TASK BRIEF | According to the graph-search transcript, what data structure is the main trick to remember when implementing breadth-first search?

EXTRACT TO READ |

** Begin **

Hi, I'm Gayle Laakmann McDowell, author of Cracking the Coding Interview. Today I want to talk about graphs and common
operations, like breadth-first search and depth first search. So to go back to the
beginning, a graph is basically a collection of nodes where each node
might point to other nodes and these edges can be directed so like one-way
streets or undirected so kind of like two-way streets. Now suppose you want to go walk
through this graph, and specifically suppose you want to do something like,
figure out is there a path from one node to another. There are two common ways of
doing this and we'll talk about both of them. The first one is a little more
simplistic and it's called depth-first search, and it's a typically recursive
algorithm and the way it looks like it's saying, okay we have have this initial
node that I'm gonna call s. Now you basically are asking a question, hey S, do you have a path to node T, and S says, hmm, I'm not sure, let me go ask my
children. And first S goes to node A and it says hey A, do you have a path to node T? If you do then hey I'm done I can give you my answer. If you don't then let me go ask B and
then C and then D. And so, the first person we ask is A, so A gets asked, hey A do you
have a path to T? I'm not sure let me go ask my children. And eventually we might get
to a node who says why yes of course I have a path, I am T. And so then
we go and say boopboopboop all the way back up. Yes there's a path and that's the basis
of depth-first search. It's called depth-first search because
we go deep into some node before you even ask any of the children. Now the
problem with this is that we might run really really far away. So imagine for example that B actually
has a path directly to node T has edge directly to node T. A might go to all of its children, all
of its children, all of its children, before you even get to B, and he was right
there. There could have been a really fast connection so that's why we might
often prefer to use breadth first search instead. Breadth-first search says hey go a
level by level out. So first we ask S hey do you have a path to T? And S will say
well let me check if any of my nodes are T. No, there's no edge right there. So each of those get in line. And then we
ask the second level out, and then the third level out, and the next level and the next
level and the next level. And so we go level by level, breadth, we go wider before you
go deep. That's why it's called breadth-first
search. So I want to talk at a high-level about the implementation of each before
I dive into some of the details. So depth-first search is implemented with a
recursive algorithm. It's probably the simpler algorithm to implement. The only
little trick is that we have to make sure to use it is visited flag so that
you don't wind up in some sort of infinite loop where there is, you know, a
cycle and you keep asking each node of it has, you start running around
in a circle. With breadth-first search, the main trick need to remember is you
want to use a queue. So when you look, when you look at S, you say hey, do you have a path to T? You're going to go add all of its children to the queue, and rather than going recursively
you pull out the first element from the queue, check if it has a path, check if it is this final element and if not go add all its children to it. So use a
queue so that you go through things in the correct order. So that's the high-level, how it works.

** End **

RECORDS SUPPLIED |
** Begin **

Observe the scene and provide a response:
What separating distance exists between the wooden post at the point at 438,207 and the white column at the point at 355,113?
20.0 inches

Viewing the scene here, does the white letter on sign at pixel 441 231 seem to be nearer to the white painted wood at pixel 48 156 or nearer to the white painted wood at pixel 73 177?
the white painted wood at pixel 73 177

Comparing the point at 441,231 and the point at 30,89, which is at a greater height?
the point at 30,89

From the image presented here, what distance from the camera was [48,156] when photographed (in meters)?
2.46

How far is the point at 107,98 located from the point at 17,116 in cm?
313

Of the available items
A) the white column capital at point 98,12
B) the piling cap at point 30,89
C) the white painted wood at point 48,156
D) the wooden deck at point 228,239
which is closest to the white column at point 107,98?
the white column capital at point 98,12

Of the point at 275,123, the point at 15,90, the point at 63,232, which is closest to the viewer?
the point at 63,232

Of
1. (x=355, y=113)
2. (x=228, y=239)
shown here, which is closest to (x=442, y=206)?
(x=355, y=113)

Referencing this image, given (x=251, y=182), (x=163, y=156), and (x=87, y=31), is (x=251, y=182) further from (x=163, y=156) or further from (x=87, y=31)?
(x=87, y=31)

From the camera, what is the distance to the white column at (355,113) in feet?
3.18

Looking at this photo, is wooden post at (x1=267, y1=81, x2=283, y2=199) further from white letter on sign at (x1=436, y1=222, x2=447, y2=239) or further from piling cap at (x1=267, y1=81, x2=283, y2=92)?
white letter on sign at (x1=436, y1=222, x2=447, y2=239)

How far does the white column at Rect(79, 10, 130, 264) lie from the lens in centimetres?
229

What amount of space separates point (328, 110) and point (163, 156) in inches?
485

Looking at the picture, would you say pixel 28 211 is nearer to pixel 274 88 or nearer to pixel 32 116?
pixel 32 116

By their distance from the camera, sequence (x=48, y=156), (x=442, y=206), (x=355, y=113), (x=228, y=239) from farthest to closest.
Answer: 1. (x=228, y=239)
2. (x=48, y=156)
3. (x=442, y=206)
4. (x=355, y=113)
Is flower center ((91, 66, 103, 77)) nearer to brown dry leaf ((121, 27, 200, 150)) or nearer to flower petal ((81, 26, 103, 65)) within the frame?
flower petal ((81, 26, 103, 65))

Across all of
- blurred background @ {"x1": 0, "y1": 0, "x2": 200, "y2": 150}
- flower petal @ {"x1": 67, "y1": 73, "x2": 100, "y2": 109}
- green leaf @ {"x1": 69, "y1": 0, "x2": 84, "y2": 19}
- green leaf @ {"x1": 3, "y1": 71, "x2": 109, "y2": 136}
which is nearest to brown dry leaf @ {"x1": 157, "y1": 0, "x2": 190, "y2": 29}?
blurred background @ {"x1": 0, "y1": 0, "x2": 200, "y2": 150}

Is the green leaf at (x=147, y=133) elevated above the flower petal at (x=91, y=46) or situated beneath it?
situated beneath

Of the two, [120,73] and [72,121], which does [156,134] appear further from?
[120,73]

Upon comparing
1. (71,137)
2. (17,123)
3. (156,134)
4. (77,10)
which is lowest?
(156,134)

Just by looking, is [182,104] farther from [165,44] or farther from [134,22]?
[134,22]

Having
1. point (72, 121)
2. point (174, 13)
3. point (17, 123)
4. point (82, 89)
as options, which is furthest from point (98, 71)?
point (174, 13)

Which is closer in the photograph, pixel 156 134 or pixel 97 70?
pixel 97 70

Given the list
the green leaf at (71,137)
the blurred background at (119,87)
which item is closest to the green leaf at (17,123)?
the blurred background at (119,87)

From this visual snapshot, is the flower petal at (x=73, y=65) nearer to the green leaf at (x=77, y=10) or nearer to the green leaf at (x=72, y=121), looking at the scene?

** End **
** Begin **

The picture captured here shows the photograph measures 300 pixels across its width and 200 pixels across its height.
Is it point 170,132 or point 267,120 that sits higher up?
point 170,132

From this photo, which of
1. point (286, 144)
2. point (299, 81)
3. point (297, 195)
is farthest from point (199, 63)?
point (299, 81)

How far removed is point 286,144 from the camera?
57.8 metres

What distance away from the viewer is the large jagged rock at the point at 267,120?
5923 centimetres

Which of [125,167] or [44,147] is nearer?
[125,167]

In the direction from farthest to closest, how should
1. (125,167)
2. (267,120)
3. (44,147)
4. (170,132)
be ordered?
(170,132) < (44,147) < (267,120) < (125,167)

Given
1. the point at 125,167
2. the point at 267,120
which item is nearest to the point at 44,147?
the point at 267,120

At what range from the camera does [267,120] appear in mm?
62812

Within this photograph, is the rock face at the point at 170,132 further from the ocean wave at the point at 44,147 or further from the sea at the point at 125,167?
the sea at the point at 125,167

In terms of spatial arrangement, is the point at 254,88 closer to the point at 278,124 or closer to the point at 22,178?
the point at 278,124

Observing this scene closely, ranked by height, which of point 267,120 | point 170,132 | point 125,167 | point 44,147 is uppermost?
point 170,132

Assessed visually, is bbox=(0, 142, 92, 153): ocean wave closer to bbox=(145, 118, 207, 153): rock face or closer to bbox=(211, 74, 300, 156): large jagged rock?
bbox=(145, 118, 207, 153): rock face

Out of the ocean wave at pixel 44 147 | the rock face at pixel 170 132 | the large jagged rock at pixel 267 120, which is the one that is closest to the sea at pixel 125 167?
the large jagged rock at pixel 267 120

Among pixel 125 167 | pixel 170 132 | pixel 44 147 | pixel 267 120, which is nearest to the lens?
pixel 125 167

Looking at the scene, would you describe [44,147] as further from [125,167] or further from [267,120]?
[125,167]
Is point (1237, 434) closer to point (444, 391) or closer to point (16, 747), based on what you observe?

** End **
** Begin **

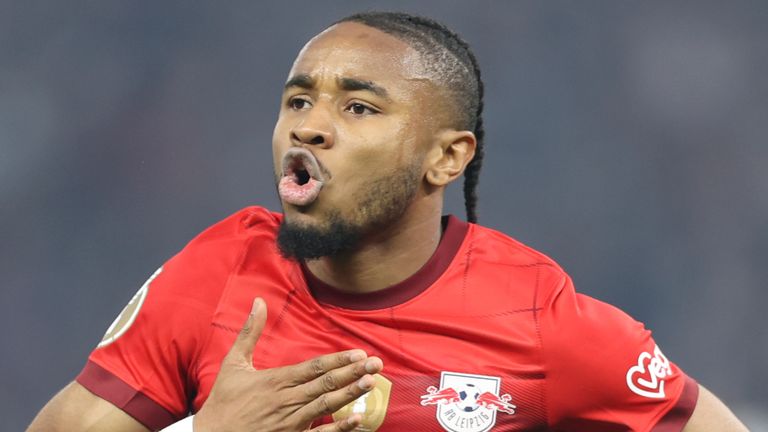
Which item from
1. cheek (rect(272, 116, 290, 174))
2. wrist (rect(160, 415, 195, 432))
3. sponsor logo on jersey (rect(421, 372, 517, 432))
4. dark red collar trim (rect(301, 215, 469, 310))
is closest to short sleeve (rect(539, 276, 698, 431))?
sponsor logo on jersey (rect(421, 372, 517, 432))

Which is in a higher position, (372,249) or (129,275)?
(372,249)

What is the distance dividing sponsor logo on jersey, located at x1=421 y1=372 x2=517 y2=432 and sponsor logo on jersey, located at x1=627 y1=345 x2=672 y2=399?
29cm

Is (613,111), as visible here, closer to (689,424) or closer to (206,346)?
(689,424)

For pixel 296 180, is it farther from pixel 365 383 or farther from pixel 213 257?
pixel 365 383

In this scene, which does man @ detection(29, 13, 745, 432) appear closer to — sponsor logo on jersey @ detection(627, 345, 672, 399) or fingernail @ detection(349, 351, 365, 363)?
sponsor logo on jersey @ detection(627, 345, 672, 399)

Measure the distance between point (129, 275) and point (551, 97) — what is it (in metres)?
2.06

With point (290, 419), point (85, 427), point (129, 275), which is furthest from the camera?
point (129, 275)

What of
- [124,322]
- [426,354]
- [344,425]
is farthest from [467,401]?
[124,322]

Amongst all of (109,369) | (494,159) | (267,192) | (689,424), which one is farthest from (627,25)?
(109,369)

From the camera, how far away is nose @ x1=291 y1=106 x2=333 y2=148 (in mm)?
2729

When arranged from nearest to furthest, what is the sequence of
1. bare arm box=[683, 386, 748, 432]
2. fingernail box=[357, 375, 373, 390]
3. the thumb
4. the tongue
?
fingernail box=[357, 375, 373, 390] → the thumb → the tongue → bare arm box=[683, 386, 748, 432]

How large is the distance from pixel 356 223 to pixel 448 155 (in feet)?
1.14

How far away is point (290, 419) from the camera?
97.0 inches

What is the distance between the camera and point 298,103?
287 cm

** End **

RESULT | A queue.